Archaeologists Want To Win People Back To Science
Editorials News | Apr-14-2019
In the month of February, one of the famous podcast: The Joe Rogan Experience referred to an idea that was made popular by some of the books and TV shows: that an image of the Mayan King K’inichJanaab’ Pakal, that was carved upon the lid of his sarcophagus when he had died in 683 C.E., depicts him taking off in a spaceship.

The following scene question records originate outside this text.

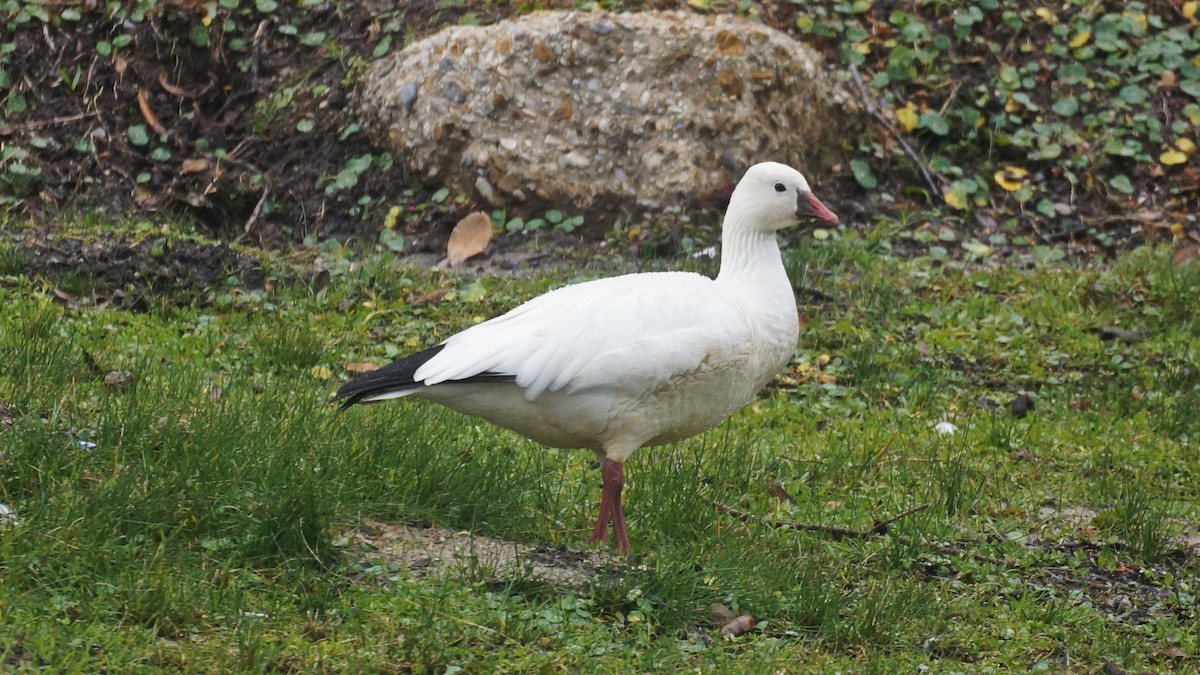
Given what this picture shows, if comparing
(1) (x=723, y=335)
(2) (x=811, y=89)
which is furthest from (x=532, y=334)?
(2) (x=811, y=89)

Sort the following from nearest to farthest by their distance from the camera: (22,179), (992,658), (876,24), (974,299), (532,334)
→ (992,658), (532,334), (974,299), (22,179), (876,24)

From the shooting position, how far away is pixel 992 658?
440 centimetres

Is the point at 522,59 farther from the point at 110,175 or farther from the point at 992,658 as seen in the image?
the point at 992,658

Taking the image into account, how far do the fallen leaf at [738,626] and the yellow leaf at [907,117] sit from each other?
6.14m

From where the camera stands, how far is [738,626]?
4.24 metres

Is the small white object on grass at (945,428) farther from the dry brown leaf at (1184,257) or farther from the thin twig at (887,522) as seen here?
the dry brown leaf at (1184,257)

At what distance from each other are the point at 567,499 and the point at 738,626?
4.06 feet

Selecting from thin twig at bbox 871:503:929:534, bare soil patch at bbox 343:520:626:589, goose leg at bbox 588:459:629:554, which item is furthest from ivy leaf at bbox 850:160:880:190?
bare soil patch at bbox 343:520:626:589

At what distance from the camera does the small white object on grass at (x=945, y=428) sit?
6668mm

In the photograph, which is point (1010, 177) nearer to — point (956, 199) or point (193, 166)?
point (956, 199)

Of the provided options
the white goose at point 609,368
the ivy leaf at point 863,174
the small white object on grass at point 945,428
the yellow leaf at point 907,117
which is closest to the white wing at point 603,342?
the white goose at point 609,368

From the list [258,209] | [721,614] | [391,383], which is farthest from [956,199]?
[721,614]

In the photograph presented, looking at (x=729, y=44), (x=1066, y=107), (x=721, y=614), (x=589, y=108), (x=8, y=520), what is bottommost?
(x=1066, y=107)

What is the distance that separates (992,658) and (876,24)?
672cm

Host Rogan was extremely doubtful of the very notion, which has been used so as to argue about theextra-terrestrial visitors seeded in the sophisticated ancient societies like the Maya. He asked that what exactly the mainstream archaeologists made out of it.David Anderson, took that request as a call to action. Anderson who is an archaeologist at Radford University in Virginia, jumped onto Twitter and stated that “Dear @joerogan, speaking as a ‘mainstream’ archaeologist … it showsfallen into the depth of the underworld at the time of his death.” The rocket-propelling “fire” below Pakal is a personification of the underworld, and the “spaceship” is a world tree, a common feature in Mayan art. Rogan retweeted upon Anderson’s thread. This brought him more than 1000 likes and many grateful comments—a long with a few angry ones also.The best example as Pakal’s supposed seat in a spaceship is of only what Anderson and others describe as “pseudoarchaeology,” which completely ignores the cultural context of ancient artefacts and uses them so as to support predetermined ideas, instead of test hypotheses, about the past. Common beliefs include that aliens have largely helped in the building of the Egyptian and Mayan pyramids, that refugees leaving Atlantis brought technology to cultures all over the world, and that it is thus a well-established fact that European immigrants were cited out to be the original inhabitants of the North America.Jason Colavito, an author in Albany who covers pseudoarchaeology in books and on his blog stated that indeed such ideas and beliefs might look like too harmless or even amusing. But they have “a dark side,” to them as well. Nearly all such claims assume that ancient non-European societies did not have the capability of inventing sophisticated architecture, calendars, math, and sciences like astronomy on their own. Kenneth Feder, who was an archaeologist at Central Connecticut State University in New Britain and is slated to present at the SAA session began to write about the dangers of these ideas much before many other scholars even started paying attention to them. He was of the belief that it is totally racist at its core.